Initiatives within the market to elevate SME digital capabilities are also sprouting exponentially. Over the past year, we’ve been working with more organizations on SME digitalization and are yet to roll out some of the biggest corporate SME initiatives. These initiatives aim to accelerate the SME adoption of digital technologies as a market and industry booster ahead of the region’s next phases of technological shifts.

On one end, this could be directly attributed to the newly boosted online consumption habits, where 70% of consumers in MEA are shopping more online. On the other, the digital path has been generating unprecedented scaling opportunities for this segment. 

According to the survey, the largest expressed benefit of adopting digital technologies, cashless payment to be precise, was the simplicity of accessing revenue and the ease of moving budgets- say to suppliers, for example. Other research, like Arthur D. Little’s survey of 240 UAE-based SMEs in 2021, proved that digitization has opened up SMEs, mainly in attracting new customers, saving costs, and entering new markets (especially relevant with the newfound ease of cross-border transacting).

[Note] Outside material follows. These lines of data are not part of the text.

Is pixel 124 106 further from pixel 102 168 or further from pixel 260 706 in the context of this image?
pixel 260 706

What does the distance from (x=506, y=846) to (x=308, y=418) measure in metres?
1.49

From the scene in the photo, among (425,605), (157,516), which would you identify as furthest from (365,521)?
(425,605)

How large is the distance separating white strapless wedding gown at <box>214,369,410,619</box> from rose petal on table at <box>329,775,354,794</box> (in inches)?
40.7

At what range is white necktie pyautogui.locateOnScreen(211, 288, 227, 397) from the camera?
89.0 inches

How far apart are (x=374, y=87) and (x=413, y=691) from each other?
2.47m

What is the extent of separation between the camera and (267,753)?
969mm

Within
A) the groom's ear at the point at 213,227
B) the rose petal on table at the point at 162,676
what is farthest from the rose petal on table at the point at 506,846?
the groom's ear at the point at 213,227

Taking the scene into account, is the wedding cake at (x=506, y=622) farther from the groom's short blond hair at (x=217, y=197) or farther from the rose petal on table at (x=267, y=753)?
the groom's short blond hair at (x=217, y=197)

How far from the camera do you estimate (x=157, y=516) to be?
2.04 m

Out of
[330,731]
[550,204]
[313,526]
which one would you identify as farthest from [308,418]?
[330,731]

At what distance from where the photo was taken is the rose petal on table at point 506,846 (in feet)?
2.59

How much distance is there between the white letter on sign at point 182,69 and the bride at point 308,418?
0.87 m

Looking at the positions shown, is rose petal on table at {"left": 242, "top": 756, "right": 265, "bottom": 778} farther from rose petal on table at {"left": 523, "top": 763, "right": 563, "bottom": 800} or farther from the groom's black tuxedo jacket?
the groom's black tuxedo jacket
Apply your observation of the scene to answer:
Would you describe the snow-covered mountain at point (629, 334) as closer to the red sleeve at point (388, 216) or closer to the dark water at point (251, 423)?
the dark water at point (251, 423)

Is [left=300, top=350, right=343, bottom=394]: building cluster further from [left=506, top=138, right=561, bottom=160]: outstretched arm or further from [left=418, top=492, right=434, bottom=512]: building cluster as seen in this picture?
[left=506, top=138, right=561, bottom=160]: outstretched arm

SMEs to spur the macro advancement of AI and Cloud Technology

The Saudi national AI and data strategy has put a core focus on SMEs. Based on Monsha’at, the Saudi vision has set bold AI-focused goals, including the emergence of 300 local AI/AI-related startups, the injection of $20Bn in infrastructure and AI investment, and the upskilling of 20,000 local talent to AI specialty by 2030. Upon the fruition of this vision, AI is expected to add $135Bn to the Saudi economy, while the SME-focal approach is estimated to create 40,000 direct and indirect jobs. 

Earlier this year, the Dubai Chamber of Commerce revealed that hyperscale cloud computing could boost SME value up to $17Bn in a co-published report with Amazon Web Services (AWS). This was mainly broken down to $10Bn in revenue generation and cost-saving benefits to SMEs, and most interestingly, almost $7Bn in economic benefits for local technology sectors that organically sprout with the transition to hyperscale cloud computing. 

The hyperscale cloud computing proposition requires a full-fledged national innovation model. This traverses various broad aspects, including tech-savvy SME digitization operations, a unified central cloud data servicing, and a plethora of computing support sectors, including AI, ML, and big data aggregators. A similar futuristic vision is also shared in Saudi Arabia, where Saudi has set the path for SMEs to unlock the Kingdom’s true Artificial Intelligence potential. 

Dubai SME’s most recent findings have proven that investment in SMEs has successfully diversified its economic structure. Between 2008 and 2019, the SME sector has been able to increase its contribution to non-oil GDP, and more importantly, the growth trajectory most remarkable has observed a successful shift from trading-based SMEs, where the majority of SMEs now constituted service-based SMEs growing by almost 15% since 2008 to make up 48% of all registered SMEs in 2019. Yet the $17Bn proposition, and the many national initiatives rolling out in the GCC, put SMEs at the heart of the next digital leap for the region.